Menurutnya, dalam beberapa literatur keislaman, definisi negara Islam adalah negara yang mayoritas penduduknya Muslim, meski negara tersebut tidak menggunakan sistem pemerintahan tertentu-Islam. Selain itu, khazanah keislaman di Indonesia sangat kaya dan mendalam. Bahkan, tidak ada negara  luar yang memiliki khazanah keislaman seperti Indonesia. 

“Selain rujukannya yang banyak hal itu juga dipengaruhi karakteristik ulama kita yang menanamkan nilai-nilai kebangsaan, mencintai tanah air,” ucapnya. 

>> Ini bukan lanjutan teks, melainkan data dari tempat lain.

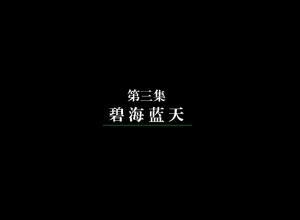 碧海藍天
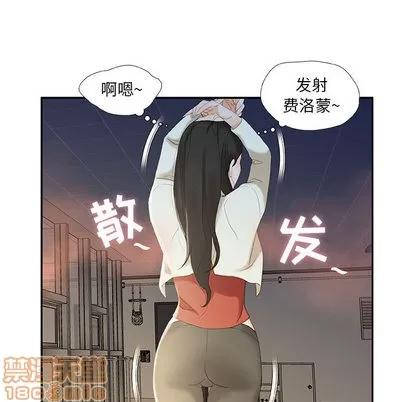 女职员们 女职员们 | 第19章 第65页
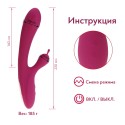 Вибратор-кролик PALODEER с усиками для клиторальной стимуляции, 10 режимов, розовий, 23 см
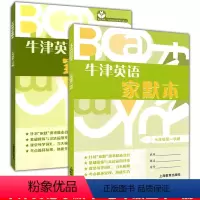 [正版]牛津英语家默本 7年级上下册 七年级上下册/七年级第一学期+第二学期 上海教育出版社 上海小学英语单词词组记忆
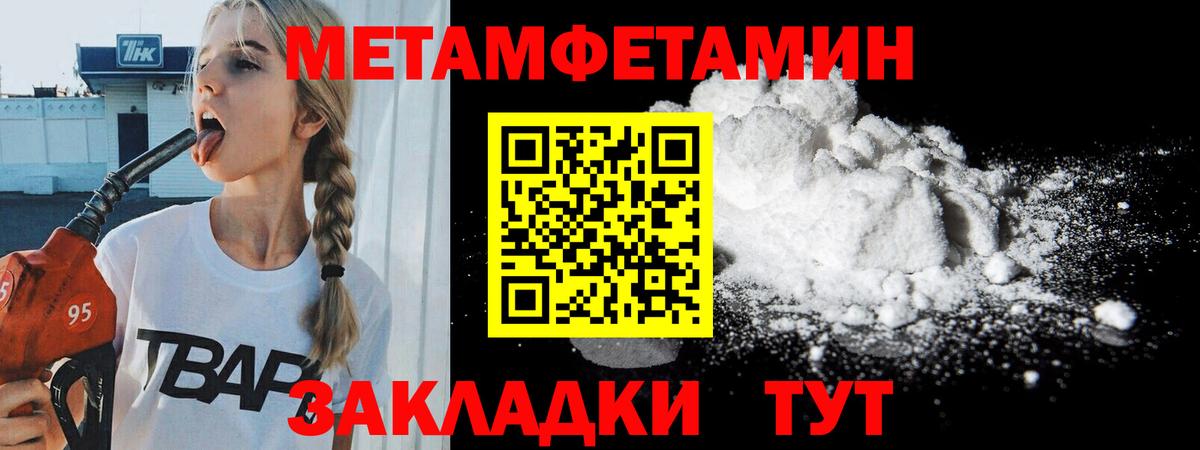 МЕТАМФЕТАМИН винт Нарьян-Мар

Kata TGB, ormas Islam yang lahir sebelum kemerdekaan seperti Sarekat Dagang Islam (SDI), Muhammadiyah, dan Nahdlatul Ulama (NU) memiliki peranan penting dan kesamaan visi dalam hal memperjuangkan kemerdekaan Indonesia. Semuanya beragama Islam, memahami Islam tapi tidak mengenyampingkan nilai-nilai kebangsaan yang menurut sebagian ormas Islam saat ini bertentangan dengan ajaran agama. 

“Ini tidak ada di negara lain, di Mesir ada ormas Jamiyah Syari’ah Islamnya mendominasi, dibandingkan dengan ke-Mesir-an (kebangsaan) penetrasi keislaman mereka lebih kuat, warna ke-Mesir-an itu tidak ada, mereka hanya diajak untuk lebih taat kepada agama,” ucapnya. 

Ketua Ikatan Alumni Al-Azhar Indonesia ini menilai, ormas-ormas yang terus-menerus menyudutkan sistem bernegara Indonesia adalah ormas yang ingin merevitalisasi Islam di tengah masyarakat. Upaya itu tidak akan pernah berhasil di Indonesia. Sebab masyarakat Indonesia memiliki karakter yang kuat terkait pemahaman kebangsaannya.  

“Indonesia punya hal yang beda, kalau kita lihat karakter dari para ulama, ulama sepuh NU, Hadratussyekh KH Hasyim Asy’ari, beliau ulama yang memiliki khazanah keilmuan yang tinggi,” ujarnya. 

Sementara itu, Direktur Organisasi Kemasyarakatan pada Kementerian Dalam Negeri (Kemendagri) RI M Lutfi menegaskan, setiap ormas yang dinilai bertentangan dengan Pancasila akan dievaluasi bahkan akan dicabut izinnya. Ia telah memberikan evaluasi kepada 28 ormas Islam yang dinilai masih meragukan Pancasila sebagai ideologi negara.

“Jadi ormas itu harus berasaskan Pancasila,” katanya.

Bagi dia, ormas Islam adalah penguat dan benteng Negara Kesatuan Republik Indonesia (NKRI). Saat ini, Kemendagri RI tengah membentuk komisi khusus yang mengawasi ideologi masyarakat agar tidak menjadi ancaman bagi NKRI.